*** GIVEN TEXT Section Begins ***

Over at Kate Harding’s Shapely Prose, the conversation has gotten around to others’ perceptions of our bodies. In particular, I like this comment from Tal:
In other words, she knew I had a rack of doom, but had apparently never noticed that I’m over a size 14. I responded that I wasn’t just talking about in the boob area and she just said “oh, well you should try shopping there anyway!”.
I’ve had similar experiences, particularly with male friends who have accepted me as one of the guys and therefore don’t think seriously about my body at all.
But women definitely do it, too. Well-meaning friends have bought me clothes in a 1x, when I’m at minimum a 3x. Or they drag me into a store and pick out things they think are cute, and don’t realize that the store not only doesn’t have my size, but doesn’t have anything that would fit even one of my thighs. Sometimes I think smaller-size folks who have never lived in the Big World honestly don’t understand how different things are when you’re outside of S/M/L.
Although I also have had similar experiences with midsize friends, too, who think I can shop at Lane Bryant (um, no.) or who don’t understand that there are some places that I can’t go because I can’t physically fit there (the back seat of someone’s hatchback, for instance.)
Not that anyone here has done it, but I do have to say that some folks who are on the smaller side of plus piss me off, because they talk about their experiences of “being fat” as if catcalls and a lack of dates is all that we have to go through. They talk about all the cute clothes that finally come in large sizes and don’t realize that even plus-size shops don’t carry things in my size (hint: if your clothing line stops at size 28, you’re still cutting off millions of potential customers.) When you’ve lived several years of your life not even being able to fit in restaurant booths or airplane seats, you start to realize that the “problems” of being a size 20 or so really aren’t problems at all, and you really start to wish that people that size would stfu about how bad they have it. Yes, you’re fat. Yes, that means you have somewhat limited choices in clothing and romantic partners, and you often get the evil eye from your doctor. But at least you can fit on a hospital gurney or a roller coaster, so quitcher whining.
I’ve encountered this at Christmastime. My father’s family tried to buy a sweater for me a few years ago. It was, of course, too small. The sweater was from JC Penney, so after returning it, I tried to use the store credit on something I liked. I think I was too morose about not fitting into any of their clothing that I don’t even remember what I bought with the money.
My husband is a great mathematician. When I met him, he claimed to be a pro at guessing people’s weight. I think I weighed around 350 pounds then and didn’t want to tell him what I weighed. He guessed that I weighed 275 pounds. I laughed. He finally found out the truth a few months later.
My husband has always said I look smaller than I weigh. I find that funny, because if that were the case, I’d be able to wear smaller clothing. Although, I do have this theory about clothing sizes and weight. Take a clothing size above 12 and add a zero to the end of it. That’s how much the wearer should weigh. Or do it in reverse. Round up the wearer’s weight to the nearest 10s, then remove the zero. Thus, at 360 pounds, I should wear a 36. By some manufacturers’ size charts, I should wear a 36. Somehow though, 36 is too big for me. I normally wear about a 30/32.

*** GIVEN TEXT Section Ends ***
*** RECORD EXTRACTS Section Begins ***

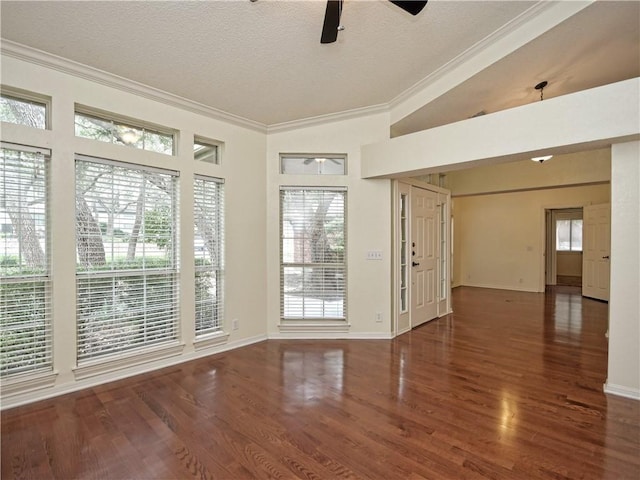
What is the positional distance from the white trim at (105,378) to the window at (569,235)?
34.4 ft

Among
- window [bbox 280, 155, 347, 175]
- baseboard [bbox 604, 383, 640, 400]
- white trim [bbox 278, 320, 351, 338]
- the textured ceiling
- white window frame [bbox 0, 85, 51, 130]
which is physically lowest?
baseboard [bbox 604, 383, 640, 400]

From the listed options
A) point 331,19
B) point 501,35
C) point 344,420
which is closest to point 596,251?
point 501,35

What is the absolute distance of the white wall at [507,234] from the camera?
24.6ft

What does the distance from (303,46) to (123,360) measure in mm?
3249

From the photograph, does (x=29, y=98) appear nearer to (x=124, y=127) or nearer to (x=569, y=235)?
(x=124, y=127)

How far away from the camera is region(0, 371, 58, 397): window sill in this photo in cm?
248

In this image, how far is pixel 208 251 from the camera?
3723 millimetres

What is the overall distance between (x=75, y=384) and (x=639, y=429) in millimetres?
4325

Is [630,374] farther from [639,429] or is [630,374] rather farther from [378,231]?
[378,231]

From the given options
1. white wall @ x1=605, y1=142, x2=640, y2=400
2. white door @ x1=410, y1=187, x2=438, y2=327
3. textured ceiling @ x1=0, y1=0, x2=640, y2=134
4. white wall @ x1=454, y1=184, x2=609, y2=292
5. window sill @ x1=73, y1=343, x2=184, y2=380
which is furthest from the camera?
white wall @ x1=454, y1=184, x2=609, y2=292

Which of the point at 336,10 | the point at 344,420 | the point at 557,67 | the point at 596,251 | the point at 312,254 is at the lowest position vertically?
the point at 344,420

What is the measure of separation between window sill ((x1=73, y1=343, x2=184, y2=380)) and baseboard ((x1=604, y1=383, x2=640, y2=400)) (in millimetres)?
3965

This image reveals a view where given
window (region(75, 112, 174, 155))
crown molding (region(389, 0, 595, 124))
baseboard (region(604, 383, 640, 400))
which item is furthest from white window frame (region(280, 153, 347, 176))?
baseboard (region(604, 383, 640, 400))

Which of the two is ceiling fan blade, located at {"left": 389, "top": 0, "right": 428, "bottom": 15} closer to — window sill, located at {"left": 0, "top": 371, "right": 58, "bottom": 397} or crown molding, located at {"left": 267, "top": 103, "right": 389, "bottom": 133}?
crown molding, located at {"left": 267, "top": 103, "right": 389, "bottom": 133}
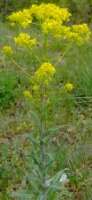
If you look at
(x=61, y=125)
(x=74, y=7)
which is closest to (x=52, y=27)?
(x=61, y=125)

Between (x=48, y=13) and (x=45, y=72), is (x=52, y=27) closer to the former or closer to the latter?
(x=48, y=13)

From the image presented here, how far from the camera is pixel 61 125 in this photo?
14.5ft

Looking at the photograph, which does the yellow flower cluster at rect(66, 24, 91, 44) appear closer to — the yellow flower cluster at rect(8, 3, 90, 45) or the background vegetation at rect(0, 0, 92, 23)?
the yellow flower cluster at rect(8, 3, 90, 45)

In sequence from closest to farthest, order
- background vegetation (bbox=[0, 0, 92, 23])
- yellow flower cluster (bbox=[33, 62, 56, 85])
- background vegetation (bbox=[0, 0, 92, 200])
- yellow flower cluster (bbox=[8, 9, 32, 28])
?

*** RECORD EXTRACTS Section Ends ***

PROBLEM TO WORK ON » In the post about how others perceive the writer's body size, what weight did the writer's husband guess for her when they met?

RESULT BELOW » He guessed 275 pounds.